Soal dan Tugas |
1. Tolong sebutkan semua singkatan dalam tanda kurung pada teks tentang premi restrukturisasi perbankan, masing-masing beserta kepanjangan yang tertulis tepat di depannya.
2. Sambung teks tentang premi restrukturisasi perbankan, mulai dari kalimat sesudah kalimat terakhirnya.

Teks Sumber |
EKBIS.CO, JAKARTA -- Gubernur Bank Indonesia Agus Martowardojo mengatakan rencana pengenaan premi tambahan untuk restrukturisasi agar tidak semakin memberatkan bank, karena dapat menghambat proses pemulihan kinerja perbankan setelah periode perlambatan pada 2016.
"Kalau memungut biaya untuk program restukturisasi perbankan ataupun yang lain, kami harap tidak terlalu memberatkan bank karena mereka sedang dalam taraf pemulihan," kata Agus usai peluncuran buku Kajian Stabilitas Keuangan (KSK) di Jakarta, Rabu (24/5).
Premi restrukturisasi perbankan (PRP) merupakan wewenang yang diberikan kepada Lembaga Penjamin Simpanan (LPS) sesuai amanat Undang-Undang Pencegahan dan Penanganan Krisis Sistem Keuangan (PPKSK). Besaran premi tersebut masih dibahas oleh LPS dan Kementerian Keuangan dan nantinya akan dilegalisasi dalam bentuk Peraturan Pemerintah. Sebelum PRP, LPS juga sudah memungut premi simpanan kepada perbankan setiap tahunnya.

Data Mentah |
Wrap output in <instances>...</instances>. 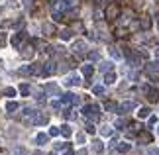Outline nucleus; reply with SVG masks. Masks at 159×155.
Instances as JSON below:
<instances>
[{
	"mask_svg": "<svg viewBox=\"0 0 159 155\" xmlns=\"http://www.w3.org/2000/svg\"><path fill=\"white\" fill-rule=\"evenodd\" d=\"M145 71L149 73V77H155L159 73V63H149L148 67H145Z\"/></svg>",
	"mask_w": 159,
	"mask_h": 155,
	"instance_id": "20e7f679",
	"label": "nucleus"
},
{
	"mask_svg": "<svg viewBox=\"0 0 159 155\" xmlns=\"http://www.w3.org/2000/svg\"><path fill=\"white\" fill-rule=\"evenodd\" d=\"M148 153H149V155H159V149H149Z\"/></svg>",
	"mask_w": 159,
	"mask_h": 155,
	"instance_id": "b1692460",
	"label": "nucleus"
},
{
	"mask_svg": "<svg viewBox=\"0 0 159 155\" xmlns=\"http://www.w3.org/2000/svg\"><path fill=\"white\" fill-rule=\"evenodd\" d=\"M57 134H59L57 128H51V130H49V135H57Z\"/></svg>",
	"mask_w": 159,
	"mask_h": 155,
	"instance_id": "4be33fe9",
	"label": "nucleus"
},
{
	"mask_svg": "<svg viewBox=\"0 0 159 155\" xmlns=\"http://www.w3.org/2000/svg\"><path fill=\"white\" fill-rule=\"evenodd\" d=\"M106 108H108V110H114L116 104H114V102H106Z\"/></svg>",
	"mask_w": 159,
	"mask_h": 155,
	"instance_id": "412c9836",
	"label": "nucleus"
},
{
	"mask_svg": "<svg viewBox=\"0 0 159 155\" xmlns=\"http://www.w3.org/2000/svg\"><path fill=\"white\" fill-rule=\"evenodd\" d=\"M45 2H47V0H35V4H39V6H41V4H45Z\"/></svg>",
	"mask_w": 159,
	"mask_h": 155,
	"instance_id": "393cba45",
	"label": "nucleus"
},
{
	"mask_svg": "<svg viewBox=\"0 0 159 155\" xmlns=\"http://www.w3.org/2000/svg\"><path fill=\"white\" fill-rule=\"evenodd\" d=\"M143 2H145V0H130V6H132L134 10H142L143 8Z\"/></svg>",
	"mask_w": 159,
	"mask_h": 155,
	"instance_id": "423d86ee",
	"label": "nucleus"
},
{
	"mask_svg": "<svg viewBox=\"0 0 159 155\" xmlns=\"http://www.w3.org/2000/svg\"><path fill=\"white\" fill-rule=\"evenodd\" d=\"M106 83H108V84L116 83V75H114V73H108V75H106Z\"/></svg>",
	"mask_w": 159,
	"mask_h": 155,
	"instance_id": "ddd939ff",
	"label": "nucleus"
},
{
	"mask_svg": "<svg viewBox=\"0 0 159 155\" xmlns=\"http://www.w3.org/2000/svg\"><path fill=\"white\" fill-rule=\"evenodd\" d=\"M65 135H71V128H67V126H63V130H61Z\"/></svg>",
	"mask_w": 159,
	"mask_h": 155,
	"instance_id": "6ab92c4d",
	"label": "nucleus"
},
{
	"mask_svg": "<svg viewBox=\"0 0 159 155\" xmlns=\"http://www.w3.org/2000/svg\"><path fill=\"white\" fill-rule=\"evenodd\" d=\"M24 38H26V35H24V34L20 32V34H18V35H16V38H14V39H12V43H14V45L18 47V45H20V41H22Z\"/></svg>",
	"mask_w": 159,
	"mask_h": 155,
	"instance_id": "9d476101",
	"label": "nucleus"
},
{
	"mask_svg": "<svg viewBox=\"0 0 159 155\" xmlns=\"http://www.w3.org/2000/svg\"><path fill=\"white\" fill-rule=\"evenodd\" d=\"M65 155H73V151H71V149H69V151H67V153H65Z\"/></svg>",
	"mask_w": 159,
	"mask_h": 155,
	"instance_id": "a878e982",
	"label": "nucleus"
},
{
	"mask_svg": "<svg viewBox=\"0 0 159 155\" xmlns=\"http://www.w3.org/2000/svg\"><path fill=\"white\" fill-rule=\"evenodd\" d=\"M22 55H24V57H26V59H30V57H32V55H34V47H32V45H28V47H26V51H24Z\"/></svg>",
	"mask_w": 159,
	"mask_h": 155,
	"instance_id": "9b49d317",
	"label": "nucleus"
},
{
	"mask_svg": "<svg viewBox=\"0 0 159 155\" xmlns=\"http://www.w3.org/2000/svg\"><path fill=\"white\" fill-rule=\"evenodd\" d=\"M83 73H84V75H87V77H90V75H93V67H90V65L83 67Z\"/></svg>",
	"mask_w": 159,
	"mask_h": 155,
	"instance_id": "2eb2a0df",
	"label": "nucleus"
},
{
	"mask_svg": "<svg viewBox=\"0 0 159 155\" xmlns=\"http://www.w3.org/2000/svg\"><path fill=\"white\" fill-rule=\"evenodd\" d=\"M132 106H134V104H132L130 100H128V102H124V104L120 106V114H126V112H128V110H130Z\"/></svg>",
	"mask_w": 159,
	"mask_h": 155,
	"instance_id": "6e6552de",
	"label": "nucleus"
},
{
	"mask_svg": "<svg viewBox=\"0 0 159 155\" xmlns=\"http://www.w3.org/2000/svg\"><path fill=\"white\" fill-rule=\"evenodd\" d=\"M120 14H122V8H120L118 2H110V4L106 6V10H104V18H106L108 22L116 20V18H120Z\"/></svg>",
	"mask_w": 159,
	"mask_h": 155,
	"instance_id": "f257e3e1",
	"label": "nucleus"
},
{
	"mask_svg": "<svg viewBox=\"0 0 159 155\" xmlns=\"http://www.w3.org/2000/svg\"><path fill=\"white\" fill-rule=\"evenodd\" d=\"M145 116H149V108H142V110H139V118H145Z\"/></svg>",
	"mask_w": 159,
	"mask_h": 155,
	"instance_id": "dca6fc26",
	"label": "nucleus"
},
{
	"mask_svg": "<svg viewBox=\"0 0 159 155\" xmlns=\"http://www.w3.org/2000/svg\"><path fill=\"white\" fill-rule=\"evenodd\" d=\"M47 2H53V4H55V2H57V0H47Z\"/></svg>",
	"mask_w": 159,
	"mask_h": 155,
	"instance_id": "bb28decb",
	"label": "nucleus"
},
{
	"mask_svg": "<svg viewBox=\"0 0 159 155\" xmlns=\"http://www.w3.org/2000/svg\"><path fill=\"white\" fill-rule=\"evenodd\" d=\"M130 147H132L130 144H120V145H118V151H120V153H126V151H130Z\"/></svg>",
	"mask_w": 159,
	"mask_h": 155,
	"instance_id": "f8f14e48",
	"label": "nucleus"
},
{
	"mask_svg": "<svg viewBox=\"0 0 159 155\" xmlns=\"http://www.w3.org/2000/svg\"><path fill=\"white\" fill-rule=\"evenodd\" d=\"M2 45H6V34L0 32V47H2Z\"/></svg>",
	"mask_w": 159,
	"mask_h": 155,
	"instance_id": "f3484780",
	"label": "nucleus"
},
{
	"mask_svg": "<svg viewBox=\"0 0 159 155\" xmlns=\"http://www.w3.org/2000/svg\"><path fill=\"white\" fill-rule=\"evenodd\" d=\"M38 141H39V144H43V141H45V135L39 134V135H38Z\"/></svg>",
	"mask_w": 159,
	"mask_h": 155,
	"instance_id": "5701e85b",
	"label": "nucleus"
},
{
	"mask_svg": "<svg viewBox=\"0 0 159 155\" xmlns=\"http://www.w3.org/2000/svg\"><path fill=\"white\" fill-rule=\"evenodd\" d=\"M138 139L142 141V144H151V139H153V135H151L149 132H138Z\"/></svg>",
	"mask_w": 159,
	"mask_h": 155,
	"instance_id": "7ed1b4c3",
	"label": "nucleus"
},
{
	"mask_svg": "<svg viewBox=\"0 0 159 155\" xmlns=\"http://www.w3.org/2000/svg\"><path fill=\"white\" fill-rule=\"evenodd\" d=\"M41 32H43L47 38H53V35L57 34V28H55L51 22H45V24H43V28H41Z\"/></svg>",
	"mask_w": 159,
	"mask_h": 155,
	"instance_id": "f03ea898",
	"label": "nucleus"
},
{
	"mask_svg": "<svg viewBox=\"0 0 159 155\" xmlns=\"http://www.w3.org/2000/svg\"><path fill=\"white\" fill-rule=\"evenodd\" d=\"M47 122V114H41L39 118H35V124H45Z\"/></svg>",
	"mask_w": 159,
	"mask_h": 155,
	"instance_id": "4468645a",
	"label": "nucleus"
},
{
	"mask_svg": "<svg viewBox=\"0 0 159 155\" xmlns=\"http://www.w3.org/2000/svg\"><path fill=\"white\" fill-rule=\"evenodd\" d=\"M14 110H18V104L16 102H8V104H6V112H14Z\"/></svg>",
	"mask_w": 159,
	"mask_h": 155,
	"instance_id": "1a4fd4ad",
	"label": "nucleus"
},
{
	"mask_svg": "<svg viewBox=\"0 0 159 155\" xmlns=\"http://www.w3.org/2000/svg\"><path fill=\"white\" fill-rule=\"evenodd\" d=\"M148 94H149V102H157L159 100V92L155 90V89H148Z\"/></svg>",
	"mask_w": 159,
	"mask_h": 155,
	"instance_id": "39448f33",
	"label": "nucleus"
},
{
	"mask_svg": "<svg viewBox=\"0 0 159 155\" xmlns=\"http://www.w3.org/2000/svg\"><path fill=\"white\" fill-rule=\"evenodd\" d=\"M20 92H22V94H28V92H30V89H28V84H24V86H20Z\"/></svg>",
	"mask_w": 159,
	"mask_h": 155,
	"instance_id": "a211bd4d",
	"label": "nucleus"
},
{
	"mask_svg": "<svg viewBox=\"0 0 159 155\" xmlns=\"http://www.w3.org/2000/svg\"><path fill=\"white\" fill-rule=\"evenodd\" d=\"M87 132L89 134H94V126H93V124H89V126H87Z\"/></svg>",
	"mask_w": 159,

Hasil Latihan |
1.
KSK: Kajian Stabilitas Keuangan
PRP: Premi restrukturisasi perbankan
LPS: Lembaga Penjamin Simpanan
PPKSK: Undang-Undang Pencegahan dan Penanganan Krisis Sistem Keuangan

2.
Agus mengatakan jika memungkinkan, bentuk iuran tambahan seperti premi, lebih baik untuk ditahan terlebih dahulu, agar dapat membantu permodalan perbankan bertumbuh lebih sehat. Namun, untuk langkah-langkah pencegahan krisis seperti penyusunan rencana pemulihan (recovery plan) ataupun persiapan obligasi yang dapat dikonversi menjadi tambahan modal (convertible bonds), kata Agus, harus benar-benar disiapkan oleh perbankan.
Saat ini, kata Agus, kondisi industri perbankan dalam keadaan sehat. Hal itu terlihat dari indikator rasio kecukupan modal inti (Capital Adequacy Ratio/CAR) yang rata-rata di atas 20 persen, rasio kredit bermasalah (Non-Performing Loan/NPL) sekitar tiga persen (gross) dan rasio simpanan terhadap pinjaman (Loan to Deposit Ratio/LDR) perbankan yang terjaga.
Bank Sentral juga, kata Agus, telah memberikan sedikit relaksasi dengan mempertahankan nol persen untuk besaran tambahan permodalan bank dalam bentuk "Counter-cylical buffer/CCB". "CCB tetap nol persen, dapat memberikan dorongan bagi bank untuk ekspansi," ujar dia.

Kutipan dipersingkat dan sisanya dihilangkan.